0161. One Edit Distance

https://leetcode.com/problems/one-edit-distance

Description

Given two strings s and t, return true if they are both one edit distance apart, otherwise return false.

A string s is said to be one distance apart from a string t if you can:

• Insert exactly one character into s to get t.

• Delete exactly one character from s to get t.
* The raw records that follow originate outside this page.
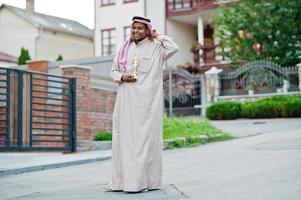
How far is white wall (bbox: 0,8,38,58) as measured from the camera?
43.2 meters

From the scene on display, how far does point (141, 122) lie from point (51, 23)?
1625 inches

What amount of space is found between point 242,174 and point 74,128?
7147 millimetres

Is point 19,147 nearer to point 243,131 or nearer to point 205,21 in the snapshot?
point 243,131

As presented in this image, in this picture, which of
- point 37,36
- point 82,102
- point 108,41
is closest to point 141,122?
point 82,102

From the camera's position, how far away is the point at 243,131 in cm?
1795

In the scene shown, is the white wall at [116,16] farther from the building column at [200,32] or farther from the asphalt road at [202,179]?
the asphalt road at [202,179]

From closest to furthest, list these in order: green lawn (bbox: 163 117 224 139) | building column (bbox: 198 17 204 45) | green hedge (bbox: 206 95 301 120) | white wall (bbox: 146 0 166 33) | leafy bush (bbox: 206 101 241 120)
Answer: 1. green lawn (bbox: 163 117 224 139)
2. green hedge (bbox: 206 95 301 120)
3. leafy bush (bbox: 206 101 241 120)
4. building column (bbox: 198 17 204 45)
5. white wall (bbox: 146 0 166 33)

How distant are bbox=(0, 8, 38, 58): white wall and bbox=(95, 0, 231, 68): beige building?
25.5ft

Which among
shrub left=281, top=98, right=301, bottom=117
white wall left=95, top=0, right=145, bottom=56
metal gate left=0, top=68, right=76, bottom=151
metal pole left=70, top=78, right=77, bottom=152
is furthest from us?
white wall left=95, top=0, right=145, bottom=56

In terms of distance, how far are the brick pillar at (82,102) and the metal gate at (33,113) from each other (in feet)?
0.93

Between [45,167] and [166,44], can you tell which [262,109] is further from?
[166,44]

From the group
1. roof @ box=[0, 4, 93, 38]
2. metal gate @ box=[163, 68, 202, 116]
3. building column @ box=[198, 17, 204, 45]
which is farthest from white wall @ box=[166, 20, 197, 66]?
roof @ box=[0, 4, 93, 38]

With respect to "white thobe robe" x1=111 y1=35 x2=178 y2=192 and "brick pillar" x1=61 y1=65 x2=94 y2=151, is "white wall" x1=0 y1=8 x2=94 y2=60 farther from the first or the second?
"white thobe robe" x1=111 y1=35 x2=178 y2=192

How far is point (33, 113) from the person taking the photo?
14.2 metres
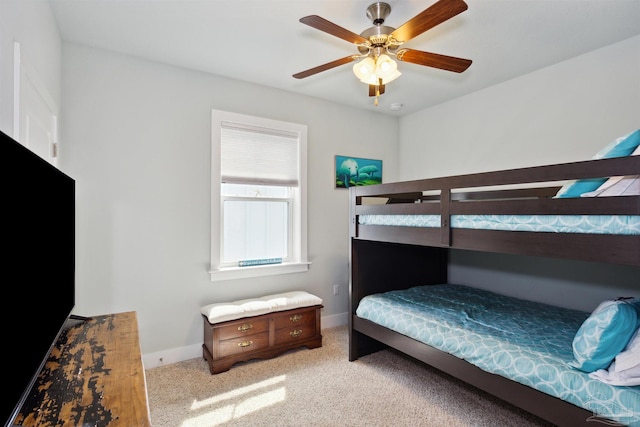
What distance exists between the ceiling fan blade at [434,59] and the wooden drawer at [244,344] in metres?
2.37

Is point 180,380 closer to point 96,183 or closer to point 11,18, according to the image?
point 96,183

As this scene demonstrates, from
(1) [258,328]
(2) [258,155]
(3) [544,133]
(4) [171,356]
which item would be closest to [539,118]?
(3) [544,133]

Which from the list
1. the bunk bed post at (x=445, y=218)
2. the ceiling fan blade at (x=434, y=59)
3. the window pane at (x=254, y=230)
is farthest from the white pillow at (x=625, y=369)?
the window pane at (x=254, y=230)

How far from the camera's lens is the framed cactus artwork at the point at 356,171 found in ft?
12.2

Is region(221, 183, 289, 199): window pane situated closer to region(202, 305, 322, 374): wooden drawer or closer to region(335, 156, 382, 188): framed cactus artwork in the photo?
region(335, 156, 382, 188): framed cactus artwork

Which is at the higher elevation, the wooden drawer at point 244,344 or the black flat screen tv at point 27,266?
the black flat screen tv at point 27,266

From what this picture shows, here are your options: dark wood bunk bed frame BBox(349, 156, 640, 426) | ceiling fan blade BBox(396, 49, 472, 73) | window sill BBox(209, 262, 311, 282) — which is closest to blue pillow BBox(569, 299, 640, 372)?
dark wood bunk bed frame BBox(349, 156, 640, 426)

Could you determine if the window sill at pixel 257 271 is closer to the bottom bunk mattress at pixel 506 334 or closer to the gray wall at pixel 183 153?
the gray wall at pixel 183 153

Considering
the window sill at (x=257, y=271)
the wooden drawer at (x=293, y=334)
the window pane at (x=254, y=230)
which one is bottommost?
the wooden drawer at (x=293, y=334)

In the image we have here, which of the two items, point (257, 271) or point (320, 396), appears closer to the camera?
point (320, 396)

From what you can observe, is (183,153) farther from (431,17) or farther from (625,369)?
(625,369)

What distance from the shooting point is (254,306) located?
9.13 ft

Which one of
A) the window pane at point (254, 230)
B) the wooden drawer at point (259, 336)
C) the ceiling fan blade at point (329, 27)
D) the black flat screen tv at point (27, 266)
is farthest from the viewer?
the window pane at point (254, 230)

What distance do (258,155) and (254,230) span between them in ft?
2.43
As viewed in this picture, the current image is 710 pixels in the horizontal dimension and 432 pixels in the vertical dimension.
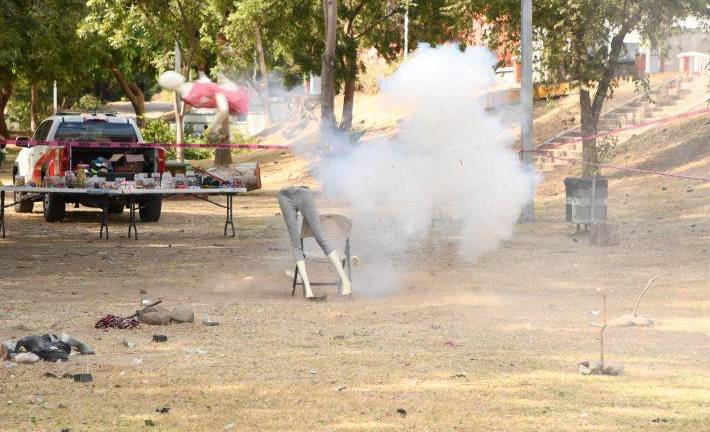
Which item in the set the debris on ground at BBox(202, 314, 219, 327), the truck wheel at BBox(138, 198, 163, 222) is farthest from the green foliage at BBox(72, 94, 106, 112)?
the debris on ground at BBox(202, 314, 219, 327)

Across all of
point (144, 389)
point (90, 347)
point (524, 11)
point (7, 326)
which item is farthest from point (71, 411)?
point (524, 11)

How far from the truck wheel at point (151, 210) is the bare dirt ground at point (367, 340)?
316cm

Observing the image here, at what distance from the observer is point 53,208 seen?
23719 millimetres

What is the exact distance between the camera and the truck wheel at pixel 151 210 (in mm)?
23891

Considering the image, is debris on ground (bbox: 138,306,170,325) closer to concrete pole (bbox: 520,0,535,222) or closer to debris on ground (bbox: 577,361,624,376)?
debris on ground (bbox: 577,361,624,376)

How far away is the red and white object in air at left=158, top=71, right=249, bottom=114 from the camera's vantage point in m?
17.4

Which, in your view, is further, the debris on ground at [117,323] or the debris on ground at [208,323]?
the debris on ground at [208,323]

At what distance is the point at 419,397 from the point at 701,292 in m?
6.62

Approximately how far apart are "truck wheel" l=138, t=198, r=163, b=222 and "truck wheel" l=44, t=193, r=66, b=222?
4.90 feet

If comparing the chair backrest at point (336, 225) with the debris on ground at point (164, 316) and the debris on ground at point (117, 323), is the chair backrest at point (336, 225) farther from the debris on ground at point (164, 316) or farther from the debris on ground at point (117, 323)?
the debris on ground at point (117, 323)

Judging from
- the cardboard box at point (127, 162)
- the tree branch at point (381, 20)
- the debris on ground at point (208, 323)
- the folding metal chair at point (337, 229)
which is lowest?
Answer: the debris on ground at point (208, 323)

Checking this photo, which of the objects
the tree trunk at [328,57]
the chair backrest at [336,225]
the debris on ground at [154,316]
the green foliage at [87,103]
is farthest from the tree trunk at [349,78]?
the green foliage at [87,103]

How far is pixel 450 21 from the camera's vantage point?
1313 inches

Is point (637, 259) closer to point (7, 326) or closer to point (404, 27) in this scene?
point (7, 326)
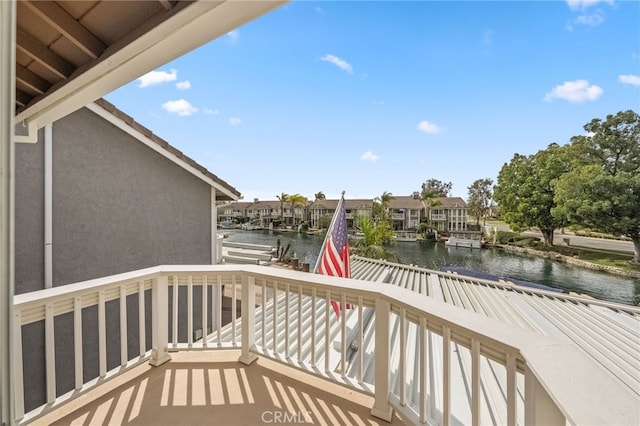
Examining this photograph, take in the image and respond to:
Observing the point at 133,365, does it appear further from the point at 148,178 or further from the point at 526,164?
the point at 526,164

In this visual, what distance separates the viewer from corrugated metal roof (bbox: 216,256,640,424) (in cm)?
270

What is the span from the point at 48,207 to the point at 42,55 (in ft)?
10.7

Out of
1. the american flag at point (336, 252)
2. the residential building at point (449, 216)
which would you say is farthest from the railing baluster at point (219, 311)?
the residential building at point (449, 216)

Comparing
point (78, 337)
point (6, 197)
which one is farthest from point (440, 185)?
point (6, 197)

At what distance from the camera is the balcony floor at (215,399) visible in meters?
1.94

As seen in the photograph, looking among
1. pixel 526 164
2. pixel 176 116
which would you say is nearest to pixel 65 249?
pixel 176 116

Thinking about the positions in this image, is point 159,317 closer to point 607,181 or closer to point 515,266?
point 607,181

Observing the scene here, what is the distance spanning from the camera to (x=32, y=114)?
6.45ft

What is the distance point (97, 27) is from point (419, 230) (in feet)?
124

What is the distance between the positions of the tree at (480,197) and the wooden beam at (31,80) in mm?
42723

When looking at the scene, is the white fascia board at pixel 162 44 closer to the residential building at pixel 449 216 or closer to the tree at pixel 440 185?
the residential building at pixel 449 216

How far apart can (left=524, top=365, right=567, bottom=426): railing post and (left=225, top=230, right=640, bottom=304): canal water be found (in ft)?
60.0

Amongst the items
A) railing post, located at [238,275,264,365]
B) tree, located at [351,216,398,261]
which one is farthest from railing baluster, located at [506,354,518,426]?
tree, located at [351,216,398,261]

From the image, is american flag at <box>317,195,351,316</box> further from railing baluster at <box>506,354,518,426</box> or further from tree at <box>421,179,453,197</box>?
tree at <box>421,179,453,197</box>
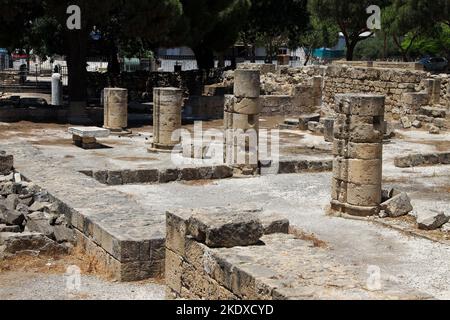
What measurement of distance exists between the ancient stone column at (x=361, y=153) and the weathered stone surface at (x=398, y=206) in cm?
27

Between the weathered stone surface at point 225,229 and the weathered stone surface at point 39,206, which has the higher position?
the weathered stone surface at point 225,229

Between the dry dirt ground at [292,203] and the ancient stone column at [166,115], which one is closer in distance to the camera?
the dry dirt ground at [292,203]

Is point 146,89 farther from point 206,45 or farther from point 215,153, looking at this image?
point 215,153

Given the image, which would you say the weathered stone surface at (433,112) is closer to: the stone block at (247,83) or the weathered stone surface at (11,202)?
the stone block at (247,83)

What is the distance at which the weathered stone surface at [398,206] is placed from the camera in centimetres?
1310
• Replace exactly one character of s with a different character to get t.

Example 1:

**Input:** s = "ab", t = "acb"
**Output:** true
**Explanation:** We can insert 'c' into s to get t.

Example 2:

**Input:** s = "", t = ""
**Output:** false
**Explanation:** We cannot get t from s by only one step.

Example 3:

**Input:** s = "a", t = ""
**Output:** true

Example 4:

**Input:** s = "", t = "A"
**Output:** true

Constraints:

• 0 <= s.length <= 104

• 0 <= t.length <= 104

• s and t consist of lower-case letters, upper-case letters and/or digits.

ac1: iterative

class Solution {
    public boolean isOneEditDistance(String s, String t) {
        // edge cases
        if (s.length() == 0 && t.length() == 0
           || s.equals(t)) return false;

        // length diff
        boolean lenDiffFlag = false;
        int lenDiff = s.length() - t.length();
        if (Math.abs(lenDiff) > 1) return false;
        if (Math.abs(lenDiff) == 1) lenDiffFlag = true;

        String shrt = lenDiff > 0 ? t : s;
        String lng = lenDiff > 0 ? s : t;

        // char walk
        int diff = 0;
        for (int i = 0, j = 0; i < shrt.length() && j < lng.length(); i++, j++) {
            if (shrt.charAt(i) != lng.charAt(j)) {
                diff++;
                if (lenDiffFlag) {
                    i--;
                    lenDiffFlag = false;
                } // shorter one step back one char
            }

            if (diff > 1) return false;
        }

        // return
        return true;
    }
}
// edit: 1) insert/delete -> length diff 1, 2) change, length equal, one char diff

ac2: compare substring

class Solution {
    public boolean isOneEditDistance(String s, String t) {
        // s for short, t for long;
        if (s.length() > t.length()) return isOneEditDistance(t, s);

        // length diff
        int lenS = s.length(), lenT = t.length();
        if (lenT - lenS > 1) return false;

        // walk
        for (int i = 0; i < lenS; i++) {
            if (s.charAt(i) != t.charAt(i)) {
                return s.substring(i+1).equals(t.substring(i+1))
                    || s.substring(i).equals(t.substring(i+1));
            }
        }

        return lenT > lenS; // this one is pretty counterintuitive...
    }
}

class Solution {
    public boolean isOneEditDistance(String s, String t) {
        // edge cases
        if (s == null || t == null || s.equals(t) 
            || Math.abs(s.length() - t.length()) > 1) 
            return false;

        // short long
        String shrt = s.length() > t.length() ? t : s;
        String lng = s.length() > t.length() ? s : t;

        for (int i = 0; i < shrt.length(); i++) {
            if (shrt.charAt(i) != lng.charAt(i)) {
                return shrt.substring(i+1).equals(lng.substring(i+1))  // same length
                    || shrt.substring(i).equals(lng.substring(i+1));  // long string has one more char
            }
        }

        return true;
    }
}